Critical factors to ensure regulatory stability are:

  1. The UK to remain an active part of the European regulatory framework (CE marking regime) for medical devices and in vitro diagnostic medical devices under a full implementation of the new Medical Devices and In Vitro Diagnostic Medical Devices Regulations;
  2. The UK Notified Bodies (NBs) to remain European designated NBs;
  3. Legal entities, such as Authorised Representatives or legal manufacturers located in the UK to be considered as “European-based” under the new regulations;
  4. MHRA to participate formally in the European Commission’s new Medical Devices Coordination Group (MDCG);
  5. The UK to continue having full access to – and reliance on – the newly set European Database for Medical Devices (Eudamed): EU-wide pre and post-market data, registration of economic operators, details of clinical investigations, and so forth.


The points above should be included in a comprehensive agreement post-Brexit. Any regulatory divergence will increase both bureaucracy and cost. Creating two distinctive regulatory frameworks would disrupt innovation and growth in the industry, and hinder patient access to medical technologies.

To maintain and protect the health of both EU and UK citizens, it will also be important to ensure the movement of goods across borders remains as seamless as possible. Medical technologies are often moved around different jurisdictions during their life cycle. Components sourced from a number of different countries may be assembled in one, moved to another for packaging and sterilisation, and taken to a distribution hub in yet another, before being delivered to their end user. Similarly, finished products are also moved around for cleaning and maintenance.

To protect the supply of medical technologies to patients, it will be critical to limit regulatory and administrative barriers for products being moved between the EU and the UK.

Indeed, it is non-tariff barriers, such as those resulting from regulatory changes or extensive requirements at customs, that are likely to have a significantly higher impact on businesses and the markets they serve than macroeconomic factors such as currency depreciation. For our sector, the consequences are disruption to the supply of devices and diagnostics critical to the delivery of modern healthcare, the maintenance of patient safety and the preservation of public health throughout Europe.
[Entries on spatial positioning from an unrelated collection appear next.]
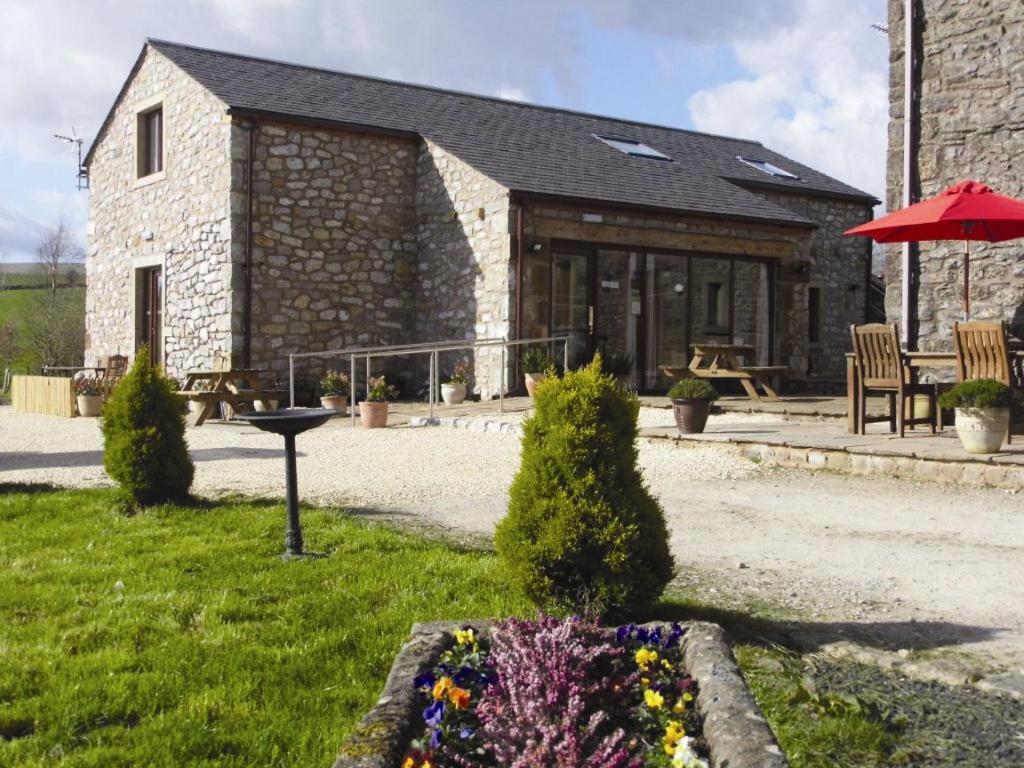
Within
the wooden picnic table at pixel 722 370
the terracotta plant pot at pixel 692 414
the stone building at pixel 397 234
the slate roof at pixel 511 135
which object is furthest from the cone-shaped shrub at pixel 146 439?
the slate roof at pixel 511 135

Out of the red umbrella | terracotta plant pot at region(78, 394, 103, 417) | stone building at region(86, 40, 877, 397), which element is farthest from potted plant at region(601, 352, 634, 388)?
terracotta plant pot at region(78, 394, 103, 417)

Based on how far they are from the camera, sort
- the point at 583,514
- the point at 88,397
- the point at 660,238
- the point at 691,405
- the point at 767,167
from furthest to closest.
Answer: the point at 767,167
the point at 660,238
the point at 88,397
the point at 691,405
the point at 583,514

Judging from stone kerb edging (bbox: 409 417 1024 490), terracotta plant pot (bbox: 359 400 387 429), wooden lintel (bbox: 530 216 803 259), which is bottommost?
stone kerb edging (bbox: 409 417 1024 490)

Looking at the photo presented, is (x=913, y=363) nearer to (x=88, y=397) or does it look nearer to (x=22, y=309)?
(x=88, y=397)

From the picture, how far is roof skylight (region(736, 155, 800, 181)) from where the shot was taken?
70.3ft

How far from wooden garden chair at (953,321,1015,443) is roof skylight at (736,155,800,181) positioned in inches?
518

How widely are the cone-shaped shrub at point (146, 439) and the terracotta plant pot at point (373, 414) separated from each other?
18.1ft

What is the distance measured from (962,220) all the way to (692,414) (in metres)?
3.10

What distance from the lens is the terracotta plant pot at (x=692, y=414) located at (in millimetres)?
9969

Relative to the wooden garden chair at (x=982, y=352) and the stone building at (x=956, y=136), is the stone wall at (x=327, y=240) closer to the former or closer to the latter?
the stone building at (x=956, y=136)

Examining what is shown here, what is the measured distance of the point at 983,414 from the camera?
7707mm

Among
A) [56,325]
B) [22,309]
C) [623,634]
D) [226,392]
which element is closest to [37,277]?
[22,309]

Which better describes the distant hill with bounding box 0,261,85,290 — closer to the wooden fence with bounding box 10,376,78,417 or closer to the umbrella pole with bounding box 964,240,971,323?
the wooden fence with bounding box 10,376,78,417

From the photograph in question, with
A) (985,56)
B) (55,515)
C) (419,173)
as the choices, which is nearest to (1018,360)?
(985,56)
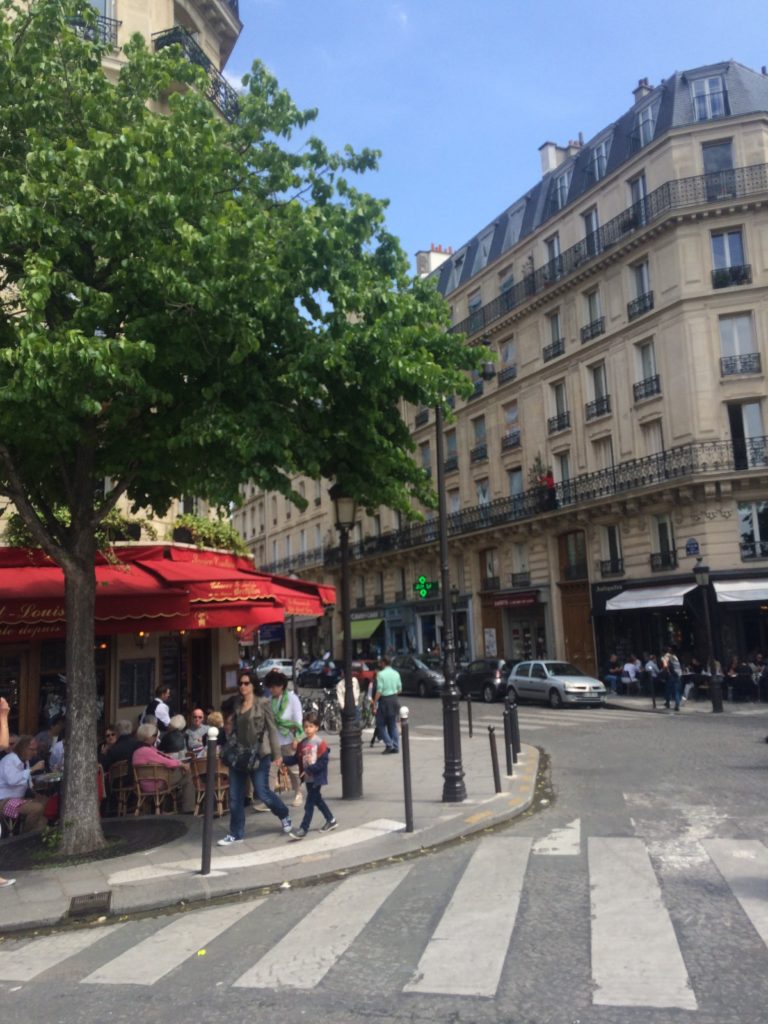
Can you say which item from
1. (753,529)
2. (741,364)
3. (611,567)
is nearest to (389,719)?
(753,529)

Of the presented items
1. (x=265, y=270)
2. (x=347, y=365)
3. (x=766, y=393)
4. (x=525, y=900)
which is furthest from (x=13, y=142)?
(x=766, y=393)

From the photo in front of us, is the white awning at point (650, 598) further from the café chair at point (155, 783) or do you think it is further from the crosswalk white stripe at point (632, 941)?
the crosswalk white stripe at point (632, 941)

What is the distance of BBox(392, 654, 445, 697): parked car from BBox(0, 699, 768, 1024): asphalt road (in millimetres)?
20891

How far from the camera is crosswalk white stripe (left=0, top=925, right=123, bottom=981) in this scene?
549 cm

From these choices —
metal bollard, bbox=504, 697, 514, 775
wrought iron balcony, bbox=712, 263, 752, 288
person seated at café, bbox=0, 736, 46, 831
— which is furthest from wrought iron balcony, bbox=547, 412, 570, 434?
person seated at café, bbox=0, 736, 46, 831

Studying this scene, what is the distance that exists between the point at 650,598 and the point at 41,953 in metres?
24.0

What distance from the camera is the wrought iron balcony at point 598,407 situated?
3080 cm

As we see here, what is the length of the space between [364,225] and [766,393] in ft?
69.4

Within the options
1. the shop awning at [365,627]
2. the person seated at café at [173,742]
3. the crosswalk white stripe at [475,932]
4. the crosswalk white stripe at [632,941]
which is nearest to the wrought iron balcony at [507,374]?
the shop awning at [365,627]

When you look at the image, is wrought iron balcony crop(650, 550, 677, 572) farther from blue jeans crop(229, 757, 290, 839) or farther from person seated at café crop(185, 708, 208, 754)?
blue jeans crop(229, 757, 290, 839)

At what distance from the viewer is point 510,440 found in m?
36.2

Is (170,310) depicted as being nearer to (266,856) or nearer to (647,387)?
(266,856)

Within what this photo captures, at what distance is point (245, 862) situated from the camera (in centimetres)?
788

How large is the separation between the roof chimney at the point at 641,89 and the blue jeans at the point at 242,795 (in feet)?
104
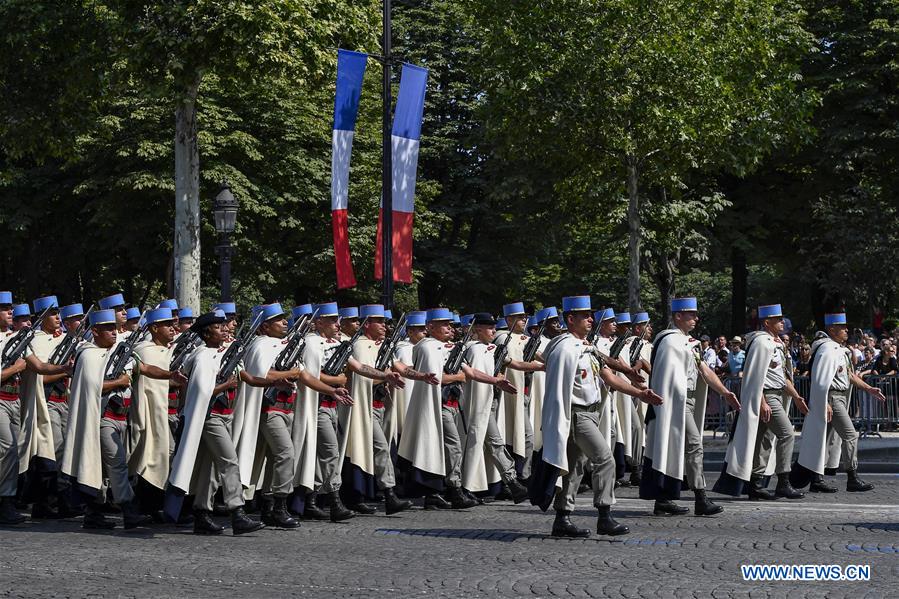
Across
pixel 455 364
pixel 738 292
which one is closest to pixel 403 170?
pixel 455 364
For the reasons outlined above, we believe an appropriate transition period is essential for our sector to be able to implement the necessary measures to ensure the continuity of access to medical technologies in the UK and the EU post-March 2019.
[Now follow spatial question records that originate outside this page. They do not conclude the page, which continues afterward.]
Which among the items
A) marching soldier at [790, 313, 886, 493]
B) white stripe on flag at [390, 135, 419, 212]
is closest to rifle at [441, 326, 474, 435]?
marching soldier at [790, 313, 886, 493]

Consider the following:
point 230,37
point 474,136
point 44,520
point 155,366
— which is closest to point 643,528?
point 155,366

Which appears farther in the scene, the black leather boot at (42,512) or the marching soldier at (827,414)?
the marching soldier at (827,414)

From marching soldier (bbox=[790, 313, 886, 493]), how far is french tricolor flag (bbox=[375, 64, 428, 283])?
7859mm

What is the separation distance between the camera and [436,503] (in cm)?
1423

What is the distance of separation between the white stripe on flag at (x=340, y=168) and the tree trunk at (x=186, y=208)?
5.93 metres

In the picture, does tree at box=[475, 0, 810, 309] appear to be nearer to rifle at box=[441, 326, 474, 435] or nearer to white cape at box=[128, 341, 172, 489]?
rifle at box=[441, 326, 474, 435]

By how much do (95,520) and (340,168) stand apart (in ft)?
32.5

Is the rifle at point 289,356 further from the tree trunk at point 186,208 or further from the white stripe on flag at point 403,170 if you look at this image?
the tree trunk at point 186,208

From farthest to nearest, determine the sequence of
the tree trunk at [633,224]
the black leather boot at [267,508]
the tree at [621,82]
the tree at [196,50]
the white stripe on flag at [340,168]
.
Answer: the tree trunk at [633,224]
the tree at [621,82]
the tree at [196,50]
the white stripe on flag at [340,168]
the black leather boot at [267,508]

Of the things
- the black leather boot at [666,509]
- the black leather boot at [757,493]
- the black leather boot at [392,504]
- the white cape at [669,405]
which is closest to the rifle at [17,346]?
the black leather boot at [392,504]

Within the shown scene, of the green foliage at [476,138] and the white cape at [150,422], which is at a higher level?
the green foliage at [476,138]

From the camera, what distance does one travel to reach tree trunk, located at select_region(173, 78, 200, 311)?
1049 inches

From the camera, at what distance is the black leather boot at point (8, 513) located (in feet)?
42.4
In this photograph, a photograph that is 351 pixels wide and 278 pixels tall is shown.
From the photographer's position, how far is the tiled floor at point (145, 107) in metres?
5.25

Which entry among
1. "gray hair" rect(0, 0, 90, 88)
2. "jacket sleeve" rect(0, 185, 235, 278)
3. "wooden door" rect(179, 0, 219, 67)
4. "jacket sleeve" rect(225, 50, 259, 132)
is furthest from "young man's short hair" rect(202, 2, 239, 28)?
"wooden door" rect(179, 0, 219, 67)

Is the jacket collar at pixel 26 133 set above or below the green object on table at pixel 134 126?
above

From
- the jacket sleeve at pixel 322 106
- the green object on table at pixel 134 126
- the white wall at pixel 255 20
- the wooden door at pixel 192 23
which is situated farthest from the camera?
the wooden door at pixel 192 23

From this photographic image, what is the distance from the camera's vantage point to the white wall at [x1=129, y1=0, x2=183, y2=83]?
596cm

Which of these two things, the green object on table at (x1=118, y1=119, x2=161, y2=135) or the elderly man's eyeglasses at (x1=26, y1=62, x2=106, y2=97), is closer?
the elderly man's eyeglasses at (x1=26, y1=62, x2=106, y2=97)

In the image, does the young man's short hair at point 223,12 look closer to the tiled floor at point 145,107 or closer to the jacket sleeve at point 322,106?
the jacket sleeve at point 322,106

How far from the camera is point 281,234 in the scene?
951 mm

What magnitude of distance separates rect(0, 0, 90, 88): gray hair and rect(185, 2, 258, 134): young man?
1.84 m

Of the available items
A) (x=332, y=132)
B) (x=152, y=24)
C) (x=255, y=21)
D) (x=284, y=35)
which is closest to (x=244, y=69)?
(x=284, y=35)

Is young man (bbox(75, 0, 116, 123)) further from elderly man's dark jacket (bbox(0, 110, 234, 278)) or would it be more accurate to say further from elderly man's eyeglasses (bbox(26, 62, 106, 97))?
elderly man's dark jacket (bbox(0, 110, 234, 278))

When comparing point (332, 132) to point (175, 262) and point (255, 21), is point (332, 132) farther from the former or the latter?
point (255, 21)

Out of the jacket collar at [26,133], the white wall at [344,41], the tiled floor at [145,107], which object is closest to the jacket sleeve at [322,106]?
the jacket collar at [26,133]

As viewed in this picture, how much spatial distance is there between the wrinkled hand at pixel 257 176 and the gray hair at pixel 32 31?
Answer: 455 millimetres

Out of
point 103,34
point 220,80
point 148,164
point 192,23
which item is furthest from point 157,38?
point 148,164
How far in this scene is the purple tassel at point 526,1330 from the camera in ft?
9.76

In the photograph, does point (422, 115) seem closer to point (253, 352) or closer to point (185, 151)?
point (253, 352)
We are keen to continue engaging with both the UK and EU authorities to ensure that the medical devices and in vitro diagnostics industry is well-represented and considered in ongoing negotiations. We hope to have the opportunity to meet with you in the near future to further discuss these issues in detail.

Yours sincerely,

Peter Ellingworth
Chief Executive, ABHI

Doris-Ann Williams MBE
Chief Executive, BIVDA

Serge Bernasconi
Chief Executive Officer, MedTech Europe

c.c.:

Lord James O’Shaughnessy, Secretary of State, Department of Health, England,
Ms. Elżbieta Bieńkowska, Commissioner Internal Market, Industry, Entrepreneurship and SMEs, Belgium,
Mr. Vytenis Andriukaitis, Commissioner Health and Food Safety, Belgium.